Transcribe the tail of the listing: start at the line containing "How great a distance exists" and stop after the last line, keeping every character as is and adding nothing.

--- START ---

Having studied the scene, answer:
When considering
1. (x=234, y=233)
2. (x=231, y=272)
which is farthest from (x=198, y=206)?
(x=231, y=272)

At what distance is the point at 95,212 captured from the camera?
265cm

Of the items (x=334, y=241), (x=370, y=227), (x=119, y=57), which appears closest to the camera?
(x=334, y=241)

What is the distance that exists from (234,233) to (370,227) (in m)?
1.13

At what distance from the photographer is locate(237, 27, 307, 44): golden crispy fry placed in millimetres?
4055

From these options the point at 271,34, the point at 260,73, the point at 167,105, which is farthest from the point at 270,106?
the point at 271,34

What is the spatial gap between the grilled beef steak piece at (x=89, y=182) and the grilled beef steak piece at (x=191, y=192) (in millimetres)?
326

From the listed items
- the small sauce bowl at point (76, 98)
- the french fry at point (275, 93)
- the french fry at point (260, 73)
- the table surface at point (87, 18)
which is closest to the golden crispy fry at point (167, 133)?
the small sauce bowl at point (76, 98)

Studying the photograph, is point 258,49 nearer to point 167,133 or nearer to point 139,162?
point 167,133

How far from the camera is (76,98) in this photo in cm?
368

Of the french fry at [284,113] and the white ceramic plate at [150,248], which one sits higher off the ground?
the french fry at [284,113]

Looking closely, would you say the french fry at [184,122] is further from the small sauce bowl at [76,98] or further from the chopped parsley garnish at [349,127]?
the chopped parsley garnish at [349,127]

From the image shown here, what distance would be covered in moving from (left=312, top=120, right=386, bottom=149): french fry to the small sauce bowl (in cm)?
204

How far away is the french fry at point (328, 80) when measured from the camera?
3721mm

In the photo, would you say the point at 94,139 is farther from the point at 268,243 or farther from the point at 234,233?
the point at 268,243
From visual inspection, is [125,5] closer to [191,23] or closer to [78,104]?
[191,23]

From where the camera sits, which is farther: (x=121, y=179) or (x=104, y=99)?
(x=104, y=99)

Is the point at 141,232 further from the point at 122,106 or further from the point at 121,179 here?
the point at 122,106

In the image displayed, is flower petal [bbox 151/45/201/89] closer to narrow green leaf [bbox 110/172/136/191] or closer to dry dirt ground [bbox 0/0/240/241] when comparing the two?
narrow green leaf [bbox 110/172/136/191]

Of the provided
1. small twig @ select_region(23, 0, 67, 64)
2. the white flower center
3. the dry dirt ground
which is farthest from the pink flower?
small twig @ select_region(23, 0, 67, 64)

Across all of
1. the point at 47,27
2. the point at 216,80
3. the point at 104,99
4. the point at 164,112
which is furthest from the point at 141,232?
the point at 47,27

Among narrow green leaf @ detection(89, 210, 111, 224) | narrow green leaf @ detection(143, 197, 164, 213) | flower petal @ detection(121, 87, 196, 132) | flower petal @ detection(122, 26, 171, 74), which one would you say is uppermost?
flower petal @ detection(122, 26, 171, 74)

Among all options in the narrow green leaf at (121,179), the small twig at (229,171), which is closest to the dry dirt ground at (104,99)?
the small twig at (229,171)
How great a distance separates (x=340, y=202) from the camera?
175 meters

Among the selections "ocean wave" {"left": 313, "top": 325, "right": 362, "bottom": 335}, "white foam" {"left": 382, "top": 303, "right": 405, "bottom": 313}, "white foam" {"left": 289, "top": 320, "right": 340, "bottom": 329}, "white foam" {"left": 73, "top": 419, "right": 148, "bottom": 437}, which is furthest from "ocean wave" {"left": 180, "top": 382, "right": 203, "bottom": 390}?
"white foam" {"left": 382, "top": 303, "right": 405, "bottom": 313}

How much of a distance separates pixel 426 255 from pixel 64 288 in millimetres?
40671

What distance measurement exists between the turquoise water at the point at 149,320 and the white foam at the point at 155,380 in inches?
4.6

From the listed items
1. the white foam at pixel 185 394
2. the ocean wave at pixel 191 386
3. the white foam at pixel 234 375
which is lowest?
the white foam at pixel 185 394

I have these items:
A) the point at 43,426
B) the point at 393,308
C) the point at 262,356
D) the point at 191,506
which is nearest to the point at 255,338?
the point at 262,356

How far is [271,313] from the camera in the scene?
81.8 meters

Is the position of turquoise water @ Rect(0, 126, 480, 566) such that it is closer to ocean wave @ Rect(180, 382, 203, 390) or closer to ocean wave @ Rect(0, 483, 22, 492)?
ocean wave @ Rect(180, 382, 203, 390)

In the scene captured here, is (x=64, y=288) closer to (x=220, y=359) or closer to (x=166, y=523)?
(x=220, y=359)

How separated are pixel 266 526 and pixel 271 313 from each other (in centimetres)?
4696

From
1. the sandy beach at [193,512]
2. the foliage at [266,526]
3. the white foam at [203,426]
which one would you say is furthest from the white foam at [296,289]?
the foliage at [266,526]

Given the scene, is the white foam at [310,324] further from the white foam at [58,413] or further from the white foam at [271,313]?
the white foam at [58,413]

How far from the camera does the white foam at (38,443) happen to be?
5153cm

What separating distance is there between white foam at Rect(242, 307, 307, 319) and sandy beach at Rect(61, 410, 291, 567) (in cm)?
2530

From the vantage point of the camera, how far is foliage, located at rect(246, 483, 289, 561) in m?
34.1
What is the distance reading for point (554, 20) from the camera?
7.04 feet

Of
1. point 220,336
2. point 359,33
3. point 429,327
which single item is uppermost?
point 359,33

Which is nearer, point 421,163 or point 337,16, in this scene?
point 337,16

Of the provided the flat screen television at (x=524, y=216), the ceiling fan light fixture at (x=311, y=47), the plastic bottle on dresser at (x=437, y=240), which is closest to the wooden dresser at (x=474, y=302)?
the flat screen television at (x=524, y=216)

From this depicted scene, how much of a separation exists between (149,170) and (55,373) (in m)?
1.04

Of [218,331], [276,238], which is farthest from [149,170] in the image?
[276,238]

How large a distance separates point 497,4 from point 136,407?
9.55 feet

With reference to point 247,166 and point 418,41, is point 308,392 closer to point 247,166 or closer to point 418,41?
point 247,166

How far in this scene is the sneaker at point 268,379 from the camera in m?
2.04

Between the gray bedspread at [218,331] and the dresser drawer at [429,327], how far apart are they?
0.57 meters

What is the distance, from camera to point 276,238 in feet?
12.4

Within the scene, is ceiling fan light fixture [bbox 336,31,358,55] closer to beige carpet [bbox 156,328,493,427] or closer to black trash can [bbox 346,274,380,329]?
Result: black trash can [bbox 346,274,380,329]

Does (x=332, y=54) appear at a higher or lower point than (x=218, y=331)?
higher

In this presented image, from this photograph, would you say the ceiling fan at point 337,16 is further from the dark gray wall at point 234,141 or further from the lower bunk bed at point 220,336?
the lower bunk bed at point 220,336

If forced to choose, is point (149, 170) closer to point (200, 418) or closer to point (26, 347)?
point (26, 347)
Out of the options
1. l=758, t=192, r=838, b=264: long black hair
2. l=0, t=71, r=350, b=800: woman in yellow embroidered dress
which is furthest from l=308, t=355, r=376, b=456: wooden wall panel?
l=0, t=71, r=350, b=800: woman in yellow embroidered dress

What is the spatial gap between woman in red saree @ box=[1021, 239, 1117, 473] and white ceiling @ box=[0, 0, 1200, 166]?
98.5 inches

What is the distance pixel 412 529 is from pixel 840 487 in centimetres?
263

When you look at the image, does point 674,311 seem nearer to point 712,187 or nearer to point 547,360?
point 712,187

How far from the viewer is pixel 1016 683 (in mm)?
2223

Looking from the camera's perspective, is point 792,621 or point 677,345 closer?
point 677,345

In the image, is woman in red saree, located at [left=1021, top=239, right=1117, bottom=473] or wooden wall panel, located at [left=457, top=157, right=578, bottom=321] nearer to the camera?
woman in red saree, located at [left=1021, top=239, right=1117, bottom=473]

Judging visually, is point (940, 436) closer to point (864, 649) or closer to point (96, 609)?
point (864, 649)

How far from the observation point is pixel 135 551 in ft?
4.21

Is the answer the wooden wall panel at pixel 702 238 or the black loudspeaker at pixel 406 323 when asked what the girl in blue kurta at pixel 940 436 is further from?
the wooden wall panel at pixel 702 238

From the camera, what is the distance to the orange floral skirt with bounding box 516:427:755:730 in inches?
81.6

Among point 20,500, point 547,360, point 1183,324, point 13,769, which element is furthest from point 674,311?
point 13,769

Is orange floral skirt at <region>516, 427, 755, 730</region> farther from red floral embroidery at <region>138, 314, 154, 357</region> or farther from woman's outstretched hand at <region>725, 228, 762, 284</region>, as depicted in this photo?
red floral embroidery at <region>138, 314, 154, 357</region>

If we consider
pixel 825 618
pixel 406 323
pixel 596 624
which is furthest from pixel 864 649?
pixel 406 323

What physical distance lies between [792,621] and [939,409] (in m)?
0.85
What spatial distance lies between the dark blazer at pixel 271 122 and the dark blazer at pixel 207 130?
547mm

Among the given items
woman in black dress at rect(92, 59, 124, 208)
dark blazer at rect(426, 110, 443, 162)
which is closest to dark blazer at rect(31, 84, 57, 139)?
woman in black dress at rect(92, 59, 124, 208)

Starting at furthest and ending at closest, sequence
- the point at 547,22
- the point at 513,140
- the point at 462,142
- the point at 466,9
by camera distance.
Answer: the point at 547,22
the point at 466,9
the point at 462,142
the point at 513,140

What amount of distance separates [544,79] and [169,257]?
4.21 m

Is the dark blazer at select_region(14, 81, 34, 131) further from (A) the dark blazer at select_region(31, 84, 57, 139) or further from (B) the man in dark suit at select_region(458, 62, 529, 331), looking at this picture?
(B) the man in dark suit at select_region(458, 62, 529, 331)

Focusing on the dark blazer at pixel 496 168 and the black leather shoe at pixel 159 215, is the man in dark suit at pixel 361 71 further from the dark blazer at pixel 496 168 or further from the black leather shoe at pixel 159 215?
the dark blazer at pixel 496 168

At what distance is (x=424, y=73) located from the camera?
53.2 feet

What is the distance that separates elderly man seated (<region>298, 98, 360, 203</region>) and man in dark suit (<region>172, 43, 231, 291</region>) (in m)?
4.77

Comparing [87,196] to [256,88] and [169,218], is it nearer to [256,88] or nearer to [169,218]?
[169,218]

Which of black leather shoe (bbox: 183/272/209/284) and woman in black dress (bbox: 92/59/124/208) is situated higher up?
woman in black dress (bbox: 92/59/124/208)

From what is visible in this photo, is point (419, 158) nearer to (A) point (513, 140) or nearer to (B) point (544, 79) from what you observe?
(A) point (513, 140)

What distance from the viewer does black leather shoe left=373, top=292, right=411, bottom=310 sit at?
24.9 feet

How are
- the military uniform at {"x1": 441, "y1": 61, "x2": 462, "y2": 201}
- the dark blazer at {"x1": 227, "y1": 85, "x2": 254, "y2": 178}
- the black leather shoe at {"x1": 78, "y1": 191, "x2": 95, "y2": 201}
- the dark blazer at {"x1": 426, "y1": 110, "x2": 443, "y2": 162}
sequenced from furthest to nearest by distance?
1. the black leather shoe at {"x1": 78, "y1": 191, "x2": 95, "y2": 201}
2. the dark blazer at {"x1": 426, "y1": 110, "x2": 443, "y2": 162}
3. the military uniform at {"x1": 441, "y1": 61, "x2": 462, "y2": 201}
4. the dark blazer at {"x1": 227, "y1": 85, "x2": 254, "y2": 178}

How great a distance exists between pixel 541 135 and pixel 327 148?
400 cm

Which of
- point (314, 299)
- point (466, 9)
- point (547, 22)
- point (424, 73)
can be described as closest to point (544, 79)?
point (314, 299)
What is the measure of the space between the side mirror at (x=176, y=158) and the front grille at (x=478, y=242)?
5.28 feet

--- END ---

▶ **EXPECTED ANSWER**
How great a distance exists between pixel 541 135 and pixel 327 148?
400 cm

Which of
- point (314, 299)
- point (466, 9)
- point (547, 22)
- point (424, 73)
can be described as closest to point (544, 79)?
point (314, 299)
What is the measure of the space between the side mirror at (x=176, y=158) and the front grille at (x=478, y=242)?
5.28 feet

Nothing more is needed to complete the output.